# [Given task]
Repeat each line word for word.
--- Start Records for the task ---
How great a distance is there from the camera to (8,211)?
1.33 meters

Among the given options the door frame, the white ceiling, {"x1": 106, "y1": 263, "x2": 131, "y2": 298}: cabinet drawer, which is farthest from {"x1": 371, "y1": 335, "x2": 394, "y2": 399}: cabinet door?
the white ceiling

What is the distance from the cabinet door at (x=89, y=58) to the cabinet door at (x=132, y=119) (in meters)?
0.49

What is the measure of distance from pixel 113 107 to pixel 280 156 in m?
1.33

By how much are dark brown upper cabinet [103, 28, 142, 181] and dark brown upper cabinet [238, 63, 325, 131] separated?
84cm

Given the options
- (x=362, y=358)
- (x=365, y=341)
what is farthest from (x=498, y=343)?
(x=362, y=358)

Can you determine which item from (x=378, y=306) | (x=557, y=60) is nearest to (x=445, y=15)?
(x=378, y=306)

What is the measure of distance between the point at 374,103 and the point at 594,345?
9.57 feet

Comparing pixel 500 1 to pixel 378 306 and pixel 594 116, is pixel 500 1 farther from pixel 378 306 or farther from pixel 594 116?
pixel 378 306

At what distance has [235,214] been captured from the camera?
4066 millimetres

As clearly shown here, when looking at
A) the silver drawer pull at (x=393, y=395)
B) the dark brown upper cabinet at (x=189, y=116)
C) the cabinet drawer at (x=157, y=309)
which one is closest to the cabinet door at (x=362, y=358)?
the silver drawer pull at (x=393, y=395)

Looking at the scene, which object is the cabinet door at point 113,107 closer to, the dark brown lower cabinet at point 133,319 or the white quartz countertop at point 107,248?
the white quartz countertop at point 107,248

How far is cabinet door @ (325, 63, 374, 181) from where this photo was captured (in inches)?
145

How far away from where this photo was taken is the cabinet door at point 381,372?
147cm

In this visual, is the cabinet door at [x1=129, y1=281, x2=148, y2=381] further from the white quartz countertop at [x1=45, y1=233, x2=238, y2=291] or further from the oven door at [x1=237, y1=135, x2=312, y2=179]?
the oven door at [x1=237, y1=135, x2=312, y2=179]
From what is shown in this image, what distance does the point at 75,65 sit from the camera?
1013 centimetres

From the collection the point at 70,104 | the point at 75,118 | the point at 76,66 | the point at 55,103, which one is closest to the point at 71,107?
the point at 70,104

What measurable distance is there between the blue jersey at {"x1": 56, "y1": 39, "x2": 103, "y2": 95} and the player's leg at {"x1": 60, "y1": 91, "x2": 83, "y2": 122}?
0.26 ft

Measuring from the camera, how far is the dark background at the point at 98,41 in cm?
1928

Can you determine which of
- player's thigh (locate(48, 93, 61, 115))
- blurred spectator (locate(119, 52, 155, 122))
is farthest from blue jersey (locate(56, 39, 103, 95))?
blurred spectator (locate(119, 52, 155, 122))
--- End Records for the task ---
# [Finished exercise]
How great a distance is there from the camera to (8,211)?
1.33 meters

Among the given options the door frame, the white ceiling, {"x1": 106, "y1": 263, "x2": 131, "y2": 298}: cabinet drawer, which is farthest from {"x1": 371, "y1": 335, "x2": 394, "y2": 399}: cabinet door?
the white ceiling

What is the distance from the cabinet door at (x=89, y=58) to the cabinet door at (x=132, y=119) (in meters)?
0.49

What is the measure of distance from pixel 113 107 to pixel 280 156 in m?
1.33

By how much are dark brown upper cabinet [103, 28, 142, 181] and dark brown upper cabinet [238, 63, 325, 131] separated?
84cm

Given the options
- (x=362, y=358)
- (x=365, y=341)
what is farthest from (x=498, y=343)?
(x=362, y=358)

Can you determine which item from (x=378, y=306) | (x=557, y=60) is nearest to (x=445, y=15)?
(x=378, y=306)

What is the measure of distance between the point at 374,103 and the point at 594,345?
9.57 feet

Comparing pixel 500 1 to pixel 378 306 and pixel 594 116, is pixel 500 1 farther from pixel 378 306 or farther from pixel 594 116?
pixel 378 306

At what distance has [235,214] been captured from the camera?
4066 millimetres

As clearly shown here, when looking at
A) the silver drawer pull at (x=393, y=395)
B) the dark brown upper cabinet at (x=189, y=116)
C) the cabinet drawer at (x=157, y=309)
which one is closest to the cabinet door at (x=362, y=358)?
the silver drawer pull at (x=393, y=395)

Looking at the scene, which object is the cabinet door at point 113,107 closer to, the dark brown lower cabinet at point 133,319 or the white quartz countertop at point 107,248?
the white quartz countertop at point 107,248

How far is cabinet door @ (325, 63, 374, 181) from where this photo was captured (in inches)?
145

How far away from where this photo was taken is the cabinet door at point 381,372?
147cm

In this visual, is the cabinet door at [x1=129, y1=281, x2=148, y2=381] further from the white quartz countertop at [x1=45, y1=233, x2=238, y2=291] or further from the oven door at [x1=237, y1=135, x2=312, y2=179]?
the oven door at [x1=237, y1=135, x2=312, y2=179]
From what is shown in this image, what distance does the point at 75,65 sit from the camera?
1013 centimetres

From the collection the point at 70,104 | the point at 75,118 | the point at 76,66 | the point at 55,103, which one is closest to the point at 71,107?
the point at 70,104

What measurable distance is there between the blue jersey at {"x1": 56, "y1": 39, "x2": 103, "y2": 95} and the player's leg at {"x1": 60, "y1": 91, "x2": 83, "y2": 122}?
0.26 ft

Measuring from the camera, how far is the dark background at the point at 98,41 in cm?
1928

Can you determine which of
- player's thigh (locate(48, 93, 61, 115))
- blurred spectator (locate(119, 52, 155, 122))
is farthest from blue jersey (locate(56, 39, 103, 95))?
blurred spectator (locate(119, 52, 155, 122))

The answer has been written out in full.